Thursday, May 30, 2024

Paint by numbers


by Cameron Walker

By his own admission, Zeb Hadley was a lazy teenager, so when he asked to borrow a pressure washer to start his own business, his father thought he was joking. “He literally laughed at me,” Hadley says. But 12 years later, the business he started with borrowed equipment and an old truck has become a painting powerhouse poised to post $8 million in revenue in 2015.

Color Masters Painting Inc. specializes in commercial painting for clients including Wal-Mart Stores Inc. and U-Haul International Inc. Hadley paints more Wal-Marts than any other competitor. The Raleigh-based company has 16 full-time employees and more than 100 subcontractors.

Hadley, 33, was a junior at N.C. State University when he wandered into an electronics store and walked out with a big-screen television, a sound system — and $5,000 in debt. To pay it off, he needed a job, and after listening to a friend brag about making $400 in a weekend power washing houses, he decided to try it himself. He hauled his father’s machine to a family friend’s house and started hosing off the home’s exterior.

“It took me all fricking day,” he says. He questioned if the pay was worth the work until he found an attachment for the pressure washer that improved efficiency tenfold. After two weeks of practice, he was able to wash the same house in 30 minutes.

He sold his services door-to-door, a sales tactic he had practiced as a child while fundraising for Boy Scouts. Within months, he was making as much as $150 an hour and had enough business to hire two employees. In 2003, against his parents’ wishes, he dropped out of school to focus on the company. His father was disappointed, Hadley says, but eventually came around.

“He finally realized what I had going, and he helped me go all the way,” Hadley says.

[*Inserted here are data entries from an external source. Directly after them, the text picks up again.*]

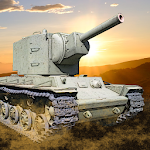 Cover Image of Baixar Ataque ao tanque - Segunda Guerra Mundial 3.3.1 APK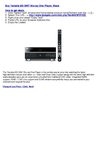 Yamaha BD-S667 Blu-ray Disc Player, Black
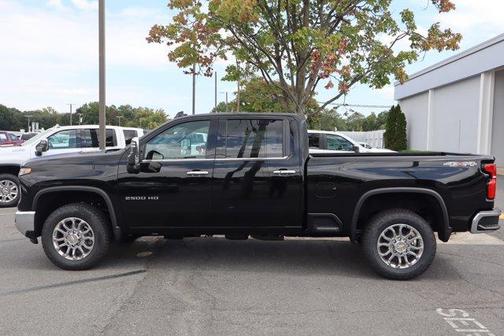 2025 Chevrolet Silverado 2500 LTZ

The elder Hadley died in 2010, just months after Color Masters’ sales broke the $1 million mark.

His entrepreneur father, who owned a church furnishings company, impressed on Hadley his own sales philosophy, which was to underpromise, overdeliver and always give something away for free.

Scott McLeod is a family friend and a director of sales at CDK Global, a Hoffman Estates, Ill.-based software-services company. “Watching how [Zeb] has grown his business while still being focused on family, friends and enjoying life has made it evident to me that he and his father share the same mold,” McLeod says.

Hadley added painting in 2006, and in 2008, as the recession stalled residential projects, he changed tack to pursue commercial jobs. Now, Color Masters does business in 45 states. Each job begins with the company bidding against other painters to win the attention of a general contractor. Hadley stresses the importance of good relationships with contractors, as he depends on them to push back against unrealistic expectations from customers.

“We had to start firing clients,” Hadley says. “We would do one Wal-Mart for General Contractor A and do the same Wal-Mart for General Contractor B. We’d make 20% on the one, and then the other we’d either lose money or make slim margins, because they wouldn’t negotiate with Wal-Mart on our behalf.”

Ensuring he makes money from Wal-Mart deals is essential: The retail giant accounted for 71% of Color Masters’ business in 2014. Hadley isn’t worried about so many eggs in one basket. He recently won several large local jobs and the opportunity to bid on Lowe’s Cos.’ home-improvement store contracts. He won two.

During the first eight months of 2015, Color Masters’ profits were more than triple all of 2014. Not bad for a business started to pay off some pricey electronics. His tastes have evolved over the years — his latest acquisition is a 30-foot, robin’s egg-blue boat named the Madrugador (Spanish for “early riser”).